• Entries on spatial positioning
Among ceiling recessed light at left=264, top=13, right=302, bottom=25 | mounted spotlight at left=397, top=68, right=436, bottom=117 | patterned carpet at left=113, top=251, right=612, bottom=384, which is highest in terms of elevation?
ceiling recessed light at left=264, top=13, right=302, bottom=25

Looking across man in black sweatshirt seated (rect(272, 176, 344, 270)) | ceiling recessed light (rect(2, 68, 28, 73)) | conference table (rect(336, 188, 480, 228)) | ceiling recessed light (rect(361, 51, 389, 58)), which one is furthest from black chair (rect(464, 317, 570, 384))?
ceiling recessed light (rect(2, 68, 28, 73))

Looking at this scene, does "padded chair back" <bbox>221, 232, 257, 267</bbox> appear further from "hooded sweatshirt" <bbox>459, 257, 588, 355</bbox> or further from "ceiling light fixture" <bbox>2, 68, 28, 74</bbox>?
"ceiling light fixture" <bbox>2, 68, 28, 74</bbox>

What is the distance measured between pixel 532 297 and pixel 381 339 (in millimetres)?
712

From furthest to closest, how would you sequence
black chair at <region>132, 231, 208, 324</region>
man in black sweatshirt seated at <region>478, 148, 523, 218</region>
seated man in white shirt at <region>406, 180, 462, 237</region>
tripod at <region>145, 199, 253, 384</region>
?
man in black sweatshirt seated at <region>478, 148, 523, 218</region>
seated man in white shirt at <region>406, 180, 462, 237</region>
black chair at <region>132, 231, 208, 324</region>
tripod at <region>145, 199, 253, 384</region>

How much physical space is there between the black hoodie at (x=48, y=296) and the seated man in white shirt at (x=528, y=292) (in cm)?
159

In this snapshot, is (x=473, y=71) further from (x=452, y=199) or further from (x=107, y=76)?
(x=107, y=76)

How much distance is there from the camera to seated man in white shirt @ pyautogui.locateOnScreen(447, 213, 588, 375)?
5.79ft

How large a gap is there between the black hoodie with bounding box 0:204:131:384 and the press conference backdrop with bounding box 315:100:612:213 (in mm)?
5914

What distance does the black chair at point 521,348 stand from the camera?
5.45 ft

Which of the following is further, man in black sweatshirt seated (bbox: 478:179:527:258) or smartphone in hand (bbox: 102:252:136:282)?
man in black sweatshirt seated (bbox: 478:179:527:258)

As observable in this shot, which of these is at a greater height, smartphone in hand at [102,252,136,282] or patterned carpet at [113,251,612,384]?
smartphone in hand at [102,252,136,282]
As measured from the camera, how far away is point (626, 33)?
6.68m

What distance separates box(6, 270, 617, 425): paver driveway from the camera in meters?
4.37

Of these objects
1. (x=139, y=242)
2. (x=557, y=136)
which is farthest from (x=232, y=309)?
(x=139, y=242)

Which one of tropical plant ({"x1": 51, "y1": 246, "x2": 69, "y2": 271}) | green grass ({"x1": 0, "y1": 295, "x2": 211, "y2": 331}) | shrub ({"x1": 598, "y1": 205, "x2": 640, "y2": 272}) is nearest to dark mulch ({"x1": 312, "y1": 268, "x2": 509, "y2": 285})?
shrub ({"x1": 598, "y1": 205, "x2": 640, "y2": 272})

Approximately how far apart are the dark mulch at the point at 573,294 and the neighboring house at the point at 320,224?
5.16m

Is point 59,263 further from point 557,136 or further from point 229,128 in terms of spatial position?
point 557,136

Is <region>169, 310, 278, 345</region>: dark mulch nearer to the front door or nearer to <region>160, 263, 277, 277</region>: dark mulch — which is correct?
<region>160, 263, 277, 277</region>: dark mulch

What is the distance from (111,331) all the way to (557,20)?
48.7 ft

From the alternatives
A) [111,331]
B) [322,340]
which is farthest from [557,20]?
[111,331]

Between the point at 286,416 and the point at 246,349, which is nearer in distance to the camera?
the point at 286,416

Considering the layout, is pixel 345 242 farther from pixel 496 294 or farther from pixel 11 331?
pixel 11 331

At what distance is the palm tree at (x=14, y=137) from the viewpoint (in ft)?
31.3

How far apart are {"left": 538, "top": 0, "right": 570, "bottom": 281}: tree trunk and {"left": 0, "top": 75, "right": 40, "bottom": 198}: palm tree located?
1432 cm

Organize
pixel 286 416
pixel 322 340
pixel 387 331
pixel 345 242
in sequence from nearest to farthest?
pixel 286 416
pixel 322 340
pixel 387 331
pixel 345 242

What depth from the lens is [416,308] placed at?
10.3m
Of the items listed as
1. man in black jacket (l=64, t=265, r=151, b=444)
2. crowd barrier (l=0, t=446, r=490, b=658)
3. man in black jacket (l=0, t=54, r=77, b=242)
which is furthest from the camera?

• Given problem
Could you update the data so that "crowd barrier" becomes "metal barricade", with nothing else changed?

• Expected output
Among ceiling recessed light at left=264, top=13, right=302, bottom=25 | mounted spotlight at left=397, top=68, right=436, bottom=117 | patterned carpet at left=113, top=251, right=612, bottom=384, which is highest in terms of elevation?
ceiling recessed light at left=264, top=13, right=302, bottom=25

Looking across man in black sweatshirt seated (rect(272, 176, 344, 270)) | ceiling recessed light (rect(2, 68, 28, 73)) | conference table (rect(336, 188, 480, 228)) | ceiling recessed light (rect(361, 51, 389, 58)), which one is furthest from black chair (rect(464, 317, 570, 384))?
ceiling recessed light (rect(2, 68, 28, 73))

Looking at this scene, does "padded chair back" <bbox>221, 232, 257, 267</bbox> appear further from "hooded sweatshirt" <bbox>459, 257, 588, 355</bbox> or further from "ceiling light fixture" <bbox>2, 68, 28, 74</bbox>?
"ceiling light fixture" <bbox>2, 68, 28, 74</bbox>

What is the distance measured between pixel 532 297 and pixel 381 339 (in millimetres)?
712

From furthest to closest, how would you sequence
black chair at <region>132, 231, 208, 324</region>
man in black sweatshirt seated at <region>478, 148, 523, 218</region>
seated man in white shirt at <region>406, 180, 462, 237</region>
tripod at <region>145, 199, 253, 384</region>
?
man in black sweatshirt seated at <region>478, 148, 523, 218</region>
seated man in white shirt at <region>406, 180, 462, 237</region>
black chair at <region>132, 231, 208, 324</region>
tripod at <region>145, 199, 253, 384</region>

How much physical space is there between the black hoodie at (x=48, y=296) and the seated man in white shirt at (x=528, y=292) (in cm)?
159

In this snapshot, is (x=473, y=71) further from (x=452, y=199) or further from (x=107, y=76)?
(x=107, y=76)

How much distance is there from the camera to seated man in white shirt @ pyautogui.locateOnScreen(447, 213, 588, 375)?
5.79ft

How large a gap is there between the black hoodie with bounding box 0:204:131:384 and the press conference backdrop with bounding box 315:100:612:213 (in mm)?
5914

What distance does the black chair at point 521,348 stand from the camera?
5.45 ft

Which of the following is further, man in black sweatshirt seated (bbox: 478:179:527:258) or smartphone in hand (bbox: 102:252:136:282)?
man in black sweatshirt seated (bbox: 478:179:527:258)

As observable in this shot, which of these is at a greater height, smartphone in hand at [102,252,136,282] or patterned carpet at [113,251,612,384]?
smartphone in hand at [102,252,136,282]
As measured from the camera, how far away is point (626, 33)?
6.68m

What distance separates box(6, 270, 617, 425): paver driveway from the camera in meters?
4.37

Of these objects
1. (x=139, y=242)
2. (x=557, y=136)
which is farthest from (x=232, y=309)?
(x=139, y=242)

Which one of tropical plant ({"x1": 51, "y1": 246, "x2": 69, "y2": 271}) | green grass ({"x1": 0, "y1": 295, "x2": 211, "y2": 331}) | shrub ({"x1": 598, "y1": 205, "x2": 640, "y2": 272}) is nearest to dark mulch ({"x1": 312, "y1": 268, "x2": 509, "y2": 285})?
shrub ({"x1": 598, "y1": 205, "x2": 640, "y2": 272})

Approximately how far apart are the dark mulch at the point at 573,294 and the neighboring house at the point at 320,224?
5.16m

Is point 59,263 further from point 557,136 or further from point 229,128 in terms of spatial position?
point 557,136

Is <region>169, 310, 278, 345</region>: dark mulch nearer to the front door or nearer to <region>160, 263, 277, 277</region>: dark mulch — which is correct?
<region>160, 263, 277, 277</region>: dark mulch

What is the distance from (111,331) all the way to (557,20)?
48.7 ft

From the alternatives
A) [111,331]
B) [322,340]
which is farthest from [557,20]?
[111,331]

Between the point at 286,416 and the point at 246,349, which is nearer in distance to the camera?
the point at 286,416

Considering the layout, is pixel 345 242 farther from pixel 496 294 or farther from pixel 11 331?
pixel 11 331

At what distance is the palm tree at (x=14, y=137) from the viewpoint (in ft)?
31.3

How far apart are {"left": 538, "top": 0, "right": 570, "bottom": 281}: tree trunk and {"left": 0, "top": 75, "right": 40, "bottom": 198}: palm tree located?
1432 cm

Organize
pixel 286 416
pixel 322 340
pixel 387 331
pixel 345 242
in sequence from nearest to farthest?
pixel 286 416
pixel 322 340
pixel 387 331
pixel 345 242

What depth from the lens is [416,308] placed at?
10.3m
Of the items listed as
1. man in black jacket (l=64, t=265, r=151, b=444)
2. metal barricade (l=0, t=446, r=490, b=658)
3. man in black jacket (l=0, t=54, r=77, b=242)
which is furthest from the camera?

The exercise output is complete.